- Task objective -
Every record must be restated exactly as written.
********
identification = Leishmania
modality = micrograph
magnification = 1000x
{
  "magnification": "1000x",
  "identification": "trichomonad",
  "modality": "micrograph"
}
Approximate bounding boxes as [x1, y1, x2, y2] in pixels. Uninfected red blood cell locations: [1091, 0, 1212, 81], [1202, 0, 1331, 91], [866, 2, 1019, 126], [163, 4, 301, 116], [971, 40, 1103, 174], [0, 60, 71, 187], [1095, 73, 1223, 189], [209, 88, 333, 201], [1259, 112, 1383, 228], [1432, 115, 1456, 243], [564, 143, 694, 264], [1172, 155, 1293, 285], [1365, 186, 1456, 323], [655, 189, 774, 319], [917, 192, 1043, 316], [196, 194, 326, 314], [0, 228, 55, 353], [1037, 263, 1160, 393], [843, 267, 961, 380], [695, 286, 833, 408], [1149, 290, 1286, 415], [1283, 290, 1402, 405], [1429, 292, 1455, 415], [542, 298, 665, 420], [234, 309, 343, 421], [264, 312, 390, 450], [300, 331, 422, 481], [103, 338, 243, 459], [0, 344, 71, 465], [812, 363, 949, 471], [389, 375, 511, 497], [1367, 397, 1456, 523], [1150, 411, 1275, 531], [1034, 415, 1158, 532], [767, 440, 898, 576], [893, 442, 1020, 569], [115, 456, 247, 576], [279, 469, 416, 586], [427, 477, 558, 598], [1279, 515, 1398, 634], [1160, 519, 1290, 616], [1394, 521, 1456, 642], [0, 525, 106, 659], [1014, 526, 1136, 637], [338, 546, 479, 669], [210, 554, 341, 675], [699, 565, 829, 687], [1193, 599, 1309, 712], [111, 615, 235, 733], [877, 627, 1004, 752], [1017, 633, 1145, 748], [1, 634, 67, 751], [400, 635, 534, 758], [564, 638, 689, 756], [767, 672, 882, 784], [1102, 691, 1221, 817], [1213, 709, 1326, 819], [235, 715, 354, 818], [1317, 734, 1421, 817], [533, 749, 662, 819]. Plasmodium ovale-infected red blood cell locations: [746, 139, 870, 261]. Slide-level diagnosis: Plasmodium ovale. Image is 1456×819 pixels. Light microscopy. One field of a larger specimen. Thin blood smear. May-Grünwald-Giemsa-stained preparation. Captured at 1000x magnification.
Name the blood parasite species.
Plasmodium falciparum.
********
- Response to the exercise -
identification = Leishmania
modality = micrograph
magnification = 1000x
{
  "magnification": "1000x",
  "identification": "trichomonad",
  "modality": "micrograph"
}
Approximate bounding boxes as [x1, y1, x2, y2] in pixels. Uninfected red blood cell locations: [1091, 0, 1212, 81], [1202, 0, 1331, 91], [866, 2, 1019, 126], [163, 4, 301, 116], [971, 40, 1103, 174], [0, 60, 71, 187], [1095, 73, 1223, 189], [209, 88, 333, 201], [1259, 112, 1383, 228], [1432, 115, 1456, 243], [564, 143, 694, 264], [1172, 155, 1293, 285], [1365, 186, 1456, 323], [655, 189, 774, 319], [917, 192, 1043, 316], [196, 194, 326, 314], [0, 228, 55, 353], [1037, 263, 1160, 393], [843, 267, 961, 380], [695, 286, 833, 408], [1149, 290, 1286, 415], [1283, 290, 1402, 405], [1429, 292, 1455, 415], [542, 298, 665, 420], [234, 309, 343, 421], [264, 312, 390, 450], [300, 331, 422, 481], [103, 338, 243, 459], [0, 344, 71, 465], [812, 363, 949, 471], [389, 375, 511, 497], [1367, 397, 1456, 523], [1150, 411, 1275, 531], [1034, 415, 1158, 532], [767, 440, 898, 576], [893, 442, 1020, 569], [115, 456, 247, 576], [279, 469, 416, 586], [427, 477, 558, 598], [1279, 515, 1398, 634], [1160, 519, 1290, 616], [1394, 521, 1456, 642], [0, 525, 106, 659], [1014, 526, 1136, 637], [338, 546, 479, 669], [210, 554, 341, 675], [699, 565, 829, 687], [1193, 599, 1309, 712], [111, 615, 235, 733], [877, 627, 1004, 752], [1017, 633, 1145, 748], [1, 634, 67, 751], [400, 635, 534, 758], [564, 638, 689, 756], [767, 672, 882, 784], [1102, 691, 1221, 817], [1213, 709, 1326, 819], [235, 715, 354, 818], [1317, 734, 1421, 817], [533, 749, 662, 819]. Plasmodium ovale-infected red blood cell locations: [746, 139, 870, 261]. Slide-level diagnosis: Plasmodium ovale. Image is 1456×819 pixels. Light microscopy. One field of a larger specimen. Thin blood smear. May-Grünwald-Giemsa-stained preparation. Captured at 1000x magnification.
Name the blood parasite species.
Plasmodium falciparum.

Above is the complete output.